_Written instruction_: Reproduce all of the material exactly as shown.

_Stored data_:
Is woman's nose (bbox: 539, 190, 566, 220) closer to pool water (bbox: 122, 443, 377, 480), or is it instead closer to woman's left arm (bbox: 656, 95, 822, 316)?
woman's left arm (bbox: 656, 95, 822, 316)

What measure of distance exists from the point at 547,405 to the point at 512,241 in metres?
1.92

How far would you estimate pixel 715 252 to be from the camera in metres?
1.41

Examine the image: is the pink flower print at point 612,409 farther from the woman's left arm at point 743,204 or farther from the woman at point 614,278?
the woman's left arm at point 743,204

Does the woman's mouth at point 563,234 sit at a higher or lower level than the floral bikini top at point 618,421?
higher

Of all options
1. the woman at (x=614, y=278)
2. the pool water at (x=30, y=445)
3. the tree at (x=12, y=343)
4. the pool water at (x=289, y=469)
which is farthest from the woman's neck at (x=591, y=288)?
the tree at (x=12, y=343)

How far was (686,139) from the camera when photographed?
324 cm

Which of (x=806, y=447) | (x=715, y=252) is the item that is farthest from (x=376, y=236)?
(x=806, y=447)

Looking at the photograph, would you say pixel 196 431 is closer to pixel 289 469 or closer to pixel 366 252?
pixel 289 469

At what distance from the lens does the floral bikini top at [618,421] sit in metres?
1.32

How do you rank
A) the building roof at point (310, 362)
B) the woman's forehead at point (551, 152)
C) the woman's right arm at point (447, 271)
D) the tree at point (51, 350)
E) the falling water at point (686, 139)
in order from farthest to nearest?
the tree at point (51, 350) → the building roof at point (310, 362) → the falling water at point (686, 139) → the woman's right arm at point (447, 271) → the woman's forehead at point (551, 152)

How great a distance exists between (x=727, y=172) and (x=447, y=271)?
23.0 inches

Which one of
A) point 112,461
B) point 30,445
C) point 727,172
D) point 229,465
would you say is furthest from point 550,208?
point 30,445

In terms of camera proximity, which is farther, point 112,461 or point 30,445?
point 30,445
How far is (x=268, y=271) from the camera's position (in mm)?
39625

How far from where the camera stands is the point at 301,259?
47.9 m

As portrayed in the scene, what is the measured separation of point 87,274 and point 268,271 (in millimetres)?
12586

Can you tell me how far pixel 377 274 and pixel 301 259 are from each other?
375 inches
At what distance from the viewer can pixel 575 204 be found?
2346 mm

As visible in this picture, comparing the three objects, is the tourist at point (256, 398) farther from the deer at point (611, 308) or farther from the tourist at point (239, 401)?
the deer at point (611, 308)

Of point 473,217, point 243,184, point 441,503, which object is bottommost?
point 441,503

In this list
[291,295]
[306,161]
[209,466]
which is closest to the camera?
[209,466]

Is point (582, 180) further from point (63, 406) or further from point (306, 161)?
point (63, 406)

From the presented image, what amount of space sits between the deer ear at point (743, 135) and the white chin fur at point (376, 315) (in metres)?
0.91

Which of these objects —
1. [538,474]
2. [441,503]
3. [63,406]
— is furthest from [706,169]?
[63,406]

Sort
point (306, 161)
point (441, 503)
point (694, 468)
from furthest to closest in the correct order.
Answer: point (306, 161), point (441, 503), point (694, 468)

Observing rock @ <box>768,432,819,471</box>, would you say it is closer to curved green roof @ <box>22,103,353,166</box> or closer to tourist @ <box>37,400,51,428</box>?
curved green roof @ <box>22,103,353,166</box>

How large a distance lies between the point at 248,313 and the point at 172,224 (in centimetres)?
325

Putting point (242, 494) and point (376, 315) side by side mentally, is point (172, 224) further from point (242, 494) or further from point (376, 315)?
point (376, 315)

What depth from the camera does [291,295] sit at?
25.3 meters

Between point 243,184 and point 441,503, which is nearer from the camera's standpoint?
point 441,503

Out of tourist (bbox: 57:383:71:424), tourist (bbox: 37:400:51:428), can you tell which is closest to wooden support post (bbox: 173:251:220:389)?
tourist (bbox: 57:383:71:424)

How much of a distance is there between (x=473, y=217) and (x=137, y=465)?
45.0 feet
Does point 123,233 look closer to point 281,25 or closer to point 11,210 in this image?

_Problem solution_:
Is woman's nose (bbox: 539, 190, 566, 220) closer to pool water (bbox: 122, 443, 377, 480), or is it instead closer to woman's left arm (bbox: 656, 95, 822, 316)?
woman's left arm (bbox: 656, 95, 822, 316)

What measure of distance exists from the point at 547,405 to the point at 512,241 in metres?
1.92

How far would you estimate pixel 715 252 to be from the camera in metres?
1.41

Examine the image: is the pink flower print at point 612,409 farther from the woman's left arm at point 743,204 or farther from the woman at point 614,278?
the woman's left arm at point 743,204

Does the woman's mouth at point 563,234 sit at a higher or lower level than the floral bikini top at point 618,421?
higher

Of all options
1. the woman at (x=614, y=278)
2. the pool water at (x=30, y=445)
3. the tree at (x=12, y=343)
4. the pool water at (x=289, y=469)
which is farthest from the woman's neck at (x=591, y=288)?
the tree at (x=12, y=343)

How far was (686,139) from the camera when photographed?
324 cm

Which of (x=806, y=447) | (x=715, y=252) is the item that is farthest from (x=376, y=236)?
(x=806, y=447)

Looking at the photograph, would you say pixel 196 431 is closer to pixel 289 469 or closer to pixel 366 252?
pixel 289 469

At what distance from the lens does the floral bikini top at [618,421] sit in metres?
1.32

How do you rank
A) the building roof at point (310, 362)
B) the woman's forehead at point (551, 152)
C) the woman's right arm at point (447, 271)
D) the tree at point (51, 350)
E) the falling water at point (686, 139)
in order from farthest to nearest?
the tree at point (51, 350) → the building roof at point (310, 362) → the falling water at point (686, 139) → the woman's right arm at point (447, 271) → the woman's forehead at point (551, 152)

How great a distance exists between (x=727, y=172) and (x=447, y=271)?
23.0 inches

Which one of
A) point 112,461
B) point 30,445
C) point 727,172
D) point 229,465
would you say is furthest from point 550,208?
point 30,445

In terms of camera proximity, which is farther, point 112,461 or point 30,445?
point 30,445
How far is (x=268, y=271) from the camera's position (in mm)?
39625

How far from where the camera stands is the point at 301,259?
47.9 m

As portrayed in the scene, what is the measured separation of point 87,274 and point 268,271 (in millimetres)?
12586

Can you tell me how far pixel 377 274 and pixel 301 259 are from each other?
375 inches
At what distance from the viewer can pixel 575 204 be found?
2346 mm

As visible in this picture, comparing the three objects, is the tourist at point (256, 398) farther from the deer at point (611, 308) or farther from the tourist at point (239, 401)?
the deer at point (611, 308)

Of point 473,217, point 243,184, point 441,503, which object is bottommost?
point 441,503

In this list
[291,295]
[306,161]
[209,466]
which is closest to the camera?
[209,466]

Is point (582, 180) further from point (63, 406) or further from point (306, 161)?
point (63, 406)

From the presented image, what amount of space sits between the deer ear at point (743, 135) and the white chin fur at point (376, 315) (in metres)?
0.91

Which of these objects —
1. [538,474]
2. [441,503]
3. [63,406]
— is furthest from [706,169]?
[63,406]

Sort
point (306, 161)
point (441, 503)
point (694, 468)
from furthest to closest in the correct order.
Answer: point (306, 161), point (441, 503), point (694, 468)

Observing rock @ <box>768,432,819,471</box>, would you say it is closer to curved green roof @ <box>22,103,353,166</box> or closer to tourist @ <box>37,400,51,428</box>?
curved green roof @ <box>22,103,353,166</box>

How large a distance lies between the point at 248,313 and the point at 172,224 (in centimetres)?
325

Putting point (242, 494) and point (376, 315) side by side mentally, is point (172, 224) further from point (242, 494) or further from point (376, 315)?
point (376, 315)

What depth from the camera does [291,295] sit at?
25.3 meters

Between point 243,184 and point 441,503, which is nearer from the camera's standpoint?
point 441,503

Out of tourist (bbox: 57:383:71:424), tourist (bbox: 37:400:51:428), can you tell which is closest to wooden support post (bbox: 173:251:220:389)?
tourist (bbox: 57:383:71:424)

How much of a distance is there between (x=473, y=217) and (x=137, y=465)?
45.0 feet
Does point 123,233 look closer to point 281,25 or closer to point 11,210 in this image?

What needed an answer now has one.